Cognitive Work Analysis : towards safe, productive, and healthy computer-based work
- Author: Kim J. Vicente
- Cover artist: Kathryn Houghtaling
- Language: English
- Subject: Human-computer interaction, Work environment, Industrial safety
- Genre: Non-fiction: Academic: Textbook
- Publisher: Lawrence Erlbaum Associates, Inc.
- Publication date: 1999
- Publication place: Mahwah, NJ, USA
- Media type: Print
- Pages: 392
- ISBN: 0-8058-2397-2
- Website: Cognitive Work Analysis | Toward Safe, Productive, and Healthy Computer-Based Work

= Cognitive Work Analysis (book) =

1999 academic textbook

Cognitive Work Analysis : towards safe, productive, and healthy computer-based work is an academic textbook by Kim Vicente that Lawrence Erlbaum Associates, Inc. published in 1999.

==Contents==

===Part One - Introduction===

In part one, Vicente provides the background, motivations and definitions for cognitive work analysis.

===Part Two - Three Approaches to Work Analysis===

In part two, Vicente outlines three approaches to work analysis: normative, descriptive and formative.

===Part Three - Cognitive Work Analysis in Action===

In part three, Vicente gives a process control case study and outlines the five phases of analysis: work domain, control task, strategies, social organization, and worker competencies.

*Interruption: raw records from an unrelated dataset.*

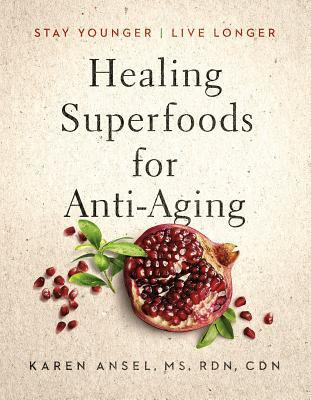 Healing Superfoods for Anti-Aging: Stay Younger, L...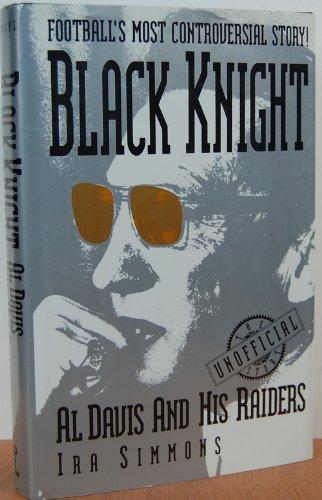 9781559580557: Black Knight: Al Davis and His Raiders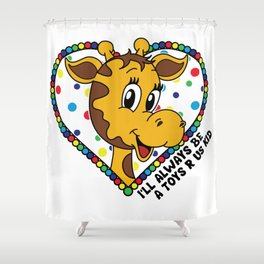 I'll always be a Toys R Us kid! Shower Curtain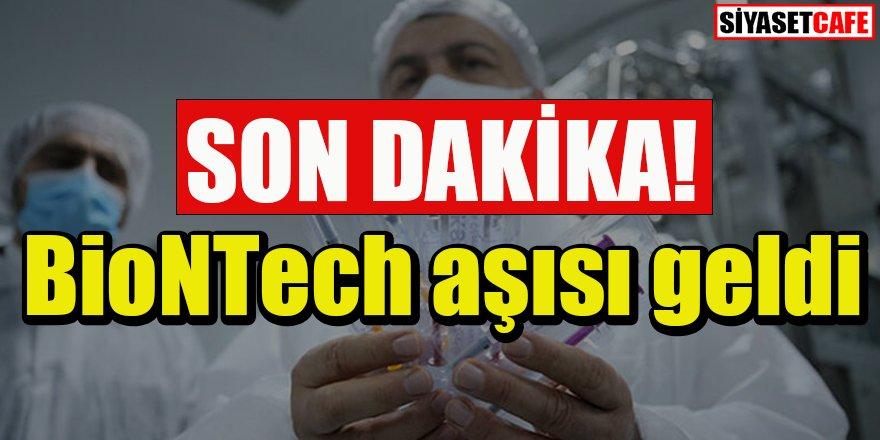 BioNTech aşısı Türkiye'ye geldi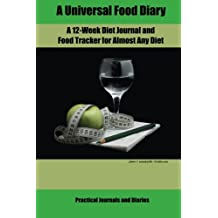 A Universal Food Diary: A 12-Week Diet Journal and Food Tracker for Almost Any Diet (Practical Journals and Diaries) (Volume 16)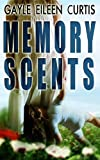 Memory Scents: A Dark Psychological Thriller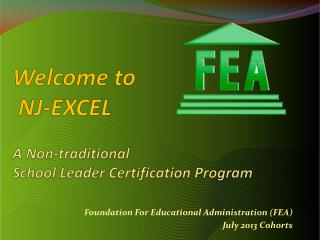 Welcome  to  NJ-EXCEL  A Non-traditional School Leader Certification Program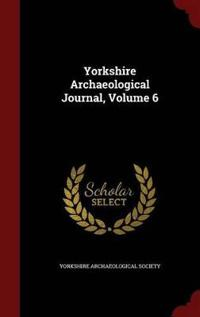 Yorkshire Archaeological Journal; Volume 6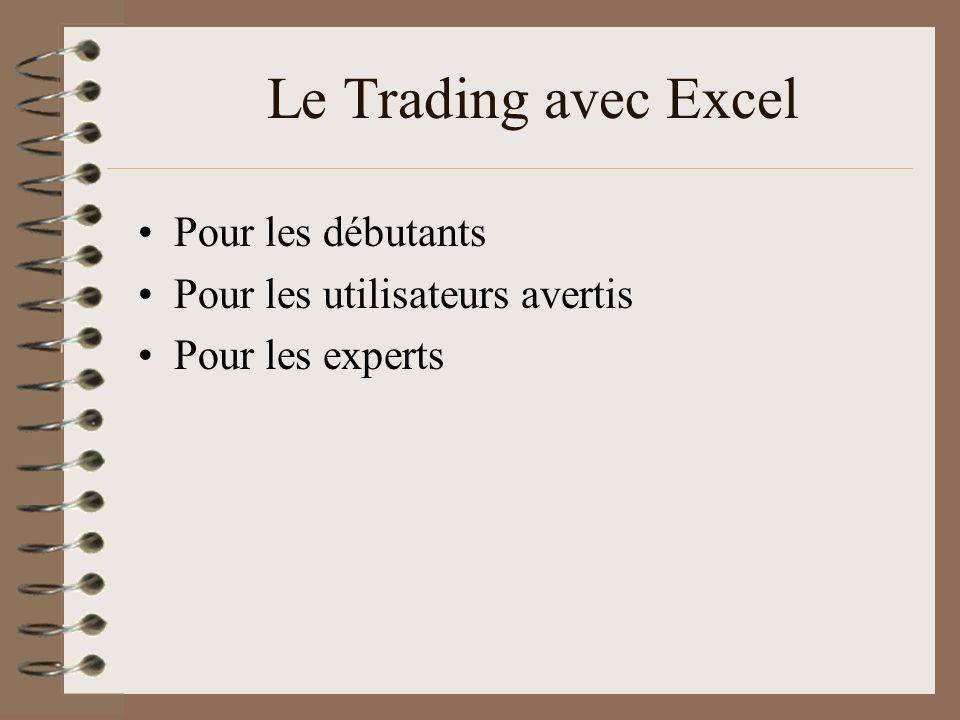 Le Trading avec Excel Pour les débutants Pour les utilisateurs avertis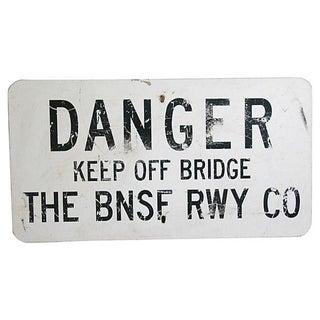 1970s Danger Keep Off Bridge Sign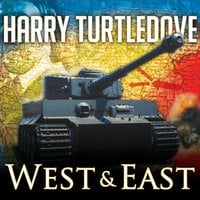 The War That Came Early: West and East - Harry Turtledove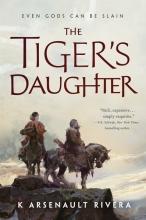 K.,Arsenault Rivera Tiger`s Daughter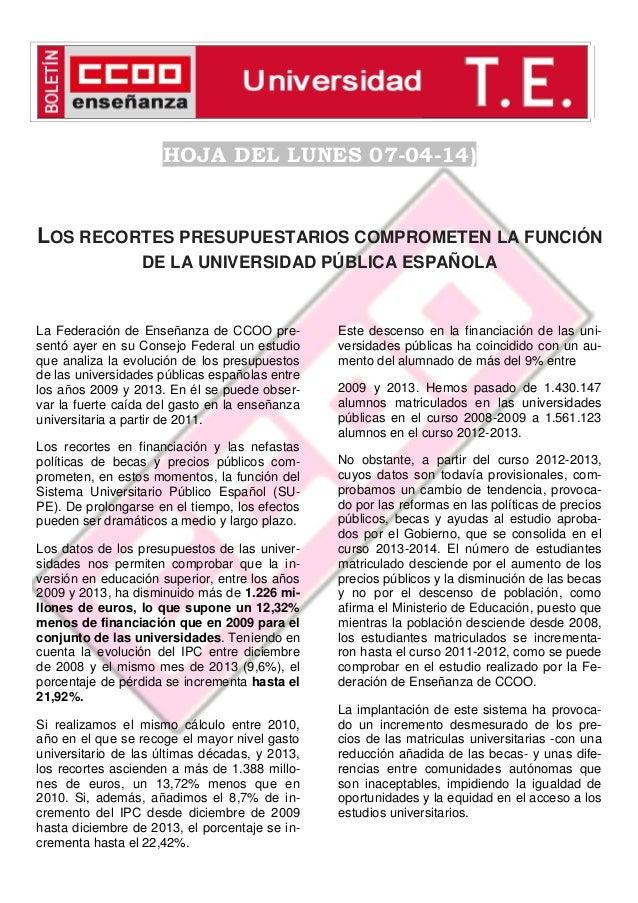 HOJA DEL LUNES 07-04-14)  LOS RECORTES PRESUPUESTARIOS COMPROMETEN LA FUNCIÓN DE LA UNIVERSIDAD PÚBLICA ESPAÑOLA  La Feder...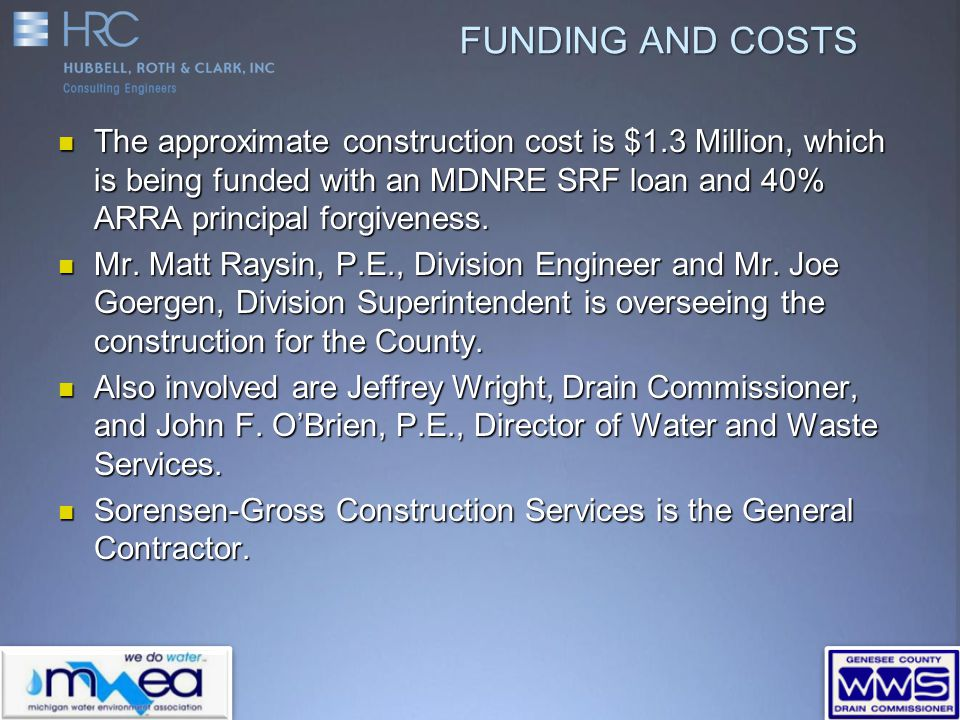 The approximate construction cost is $1.3 Million, which is being funded with an MDNRE SRF loan and 40% ARRA principal forgiveness.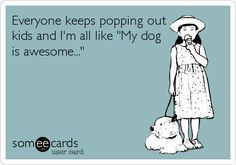 This is so me. Im perfectly happy with my only children being my dogs for now :)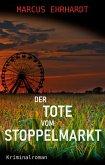 Der Tote vom Stoppelmarkt (eBook, ePUB)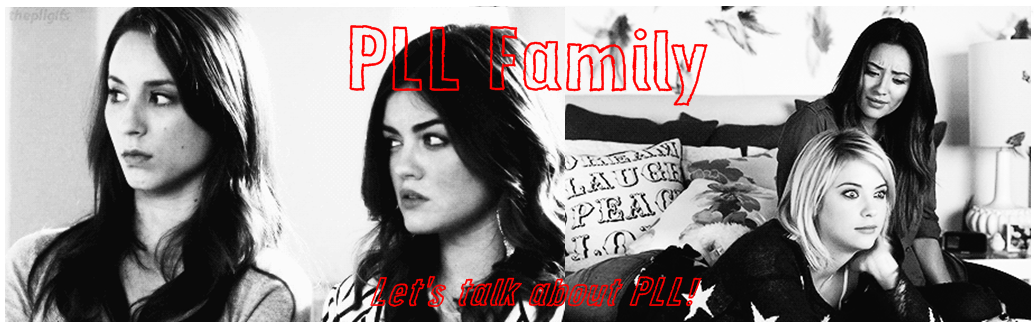 Pretty Little Liars Family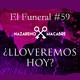 ¿Lloveremos hoy?. El Funeral de las Violetas. 21/11/2017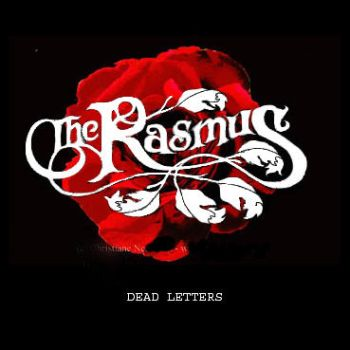 The Rasmus - Dead Letter by putrescent-pen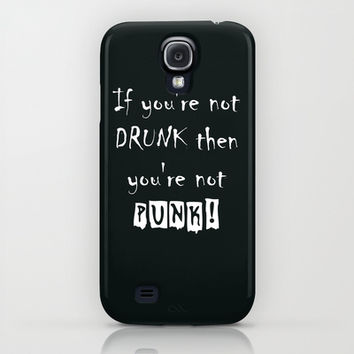 If you're not DRUNK then you're not PUNK! iPhone & iPod Case by Simply Wretched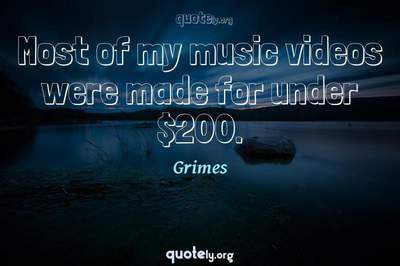 Photo Quote of Most of my music videos were made for under $200.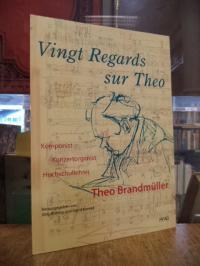 Vingt regards sur Theo – der Komponist, Organist und Hochschullehrer Theo Brandm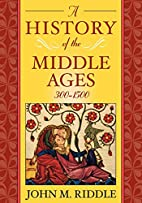A History of the Middle Ages, 300–1500 by…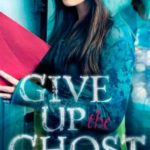 [PDF] [EPUB] Give Up the Ghost Download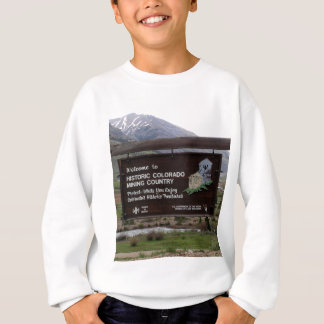 Historic Colorado mining country sign Sweatshirt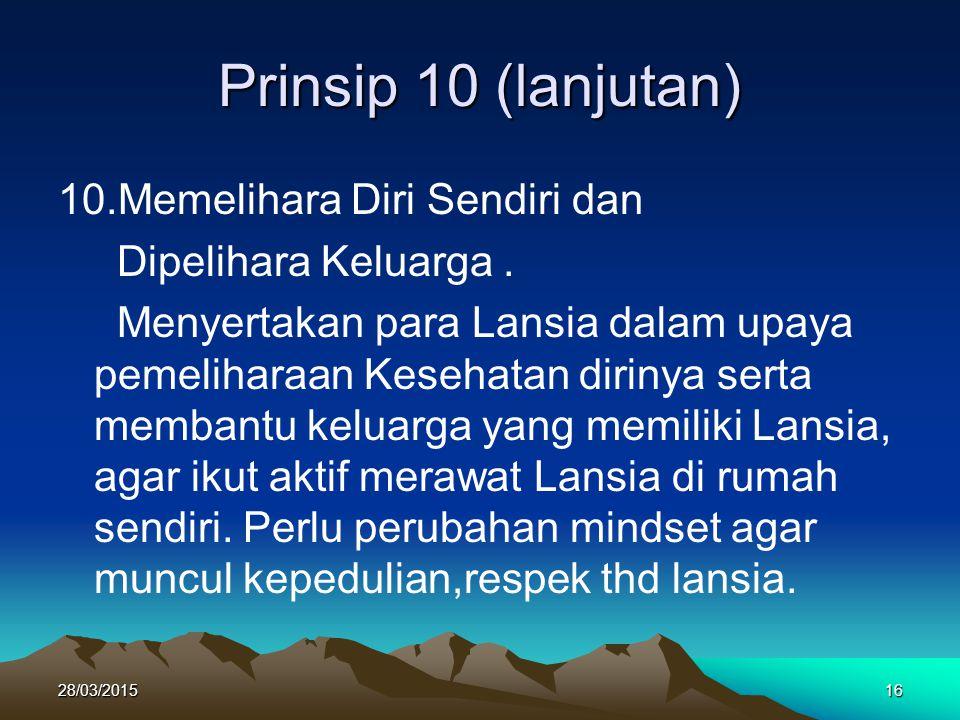 Prinsip 10 (lanjutan) 10.Memelihara Diri Sendiri dan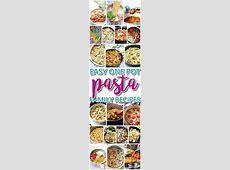 The Best Easy One Pot Pasta Family Dinner Recipes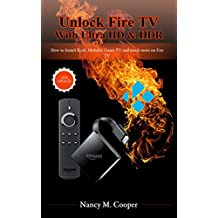 Unlock Fire TV 4K with Ultra HD & HDR: How to Install Kodi, Mobdro, Gears TV and much more on Fire TV (Step-by-Step guide)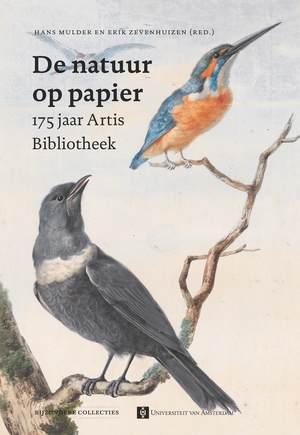 Vooromslag van 'De natuur op papier; 175 jaar Artis Bibliotheek'.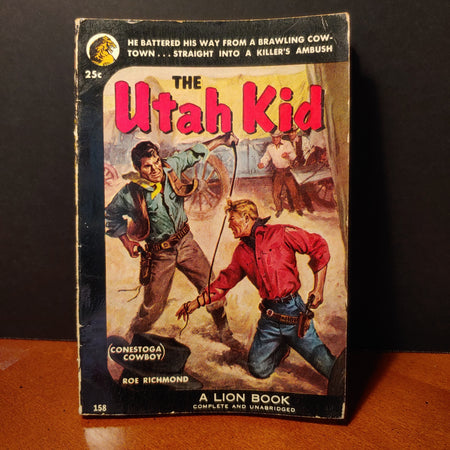 """The Utah Kid"" by Roe Richmond, a lion book number 158, dated 1953."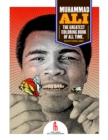 Muhammad Ali: The Greatest Coloring Book of All Time - Book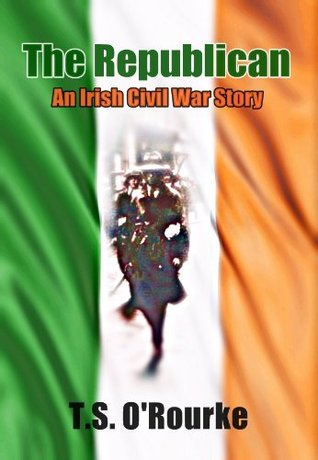 The Republican: An Irish Civil War Story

===Part Four - Final Words===

In the final chapter in part four, Vicente summarizes cognitive work analysis and the importance and implications for using it in the global knowledge-based economy. He argues the benefits for safety, productivity, and health.

== Reception ==

In Tim Ferris' review, he praises the extensive references and the engineering approach to usability and user interface. Both Tim and Gerard Tornvliet's reviews, criticize the lack of practical "how to" content to perform the relevant work analysis, or any related computer-based tools.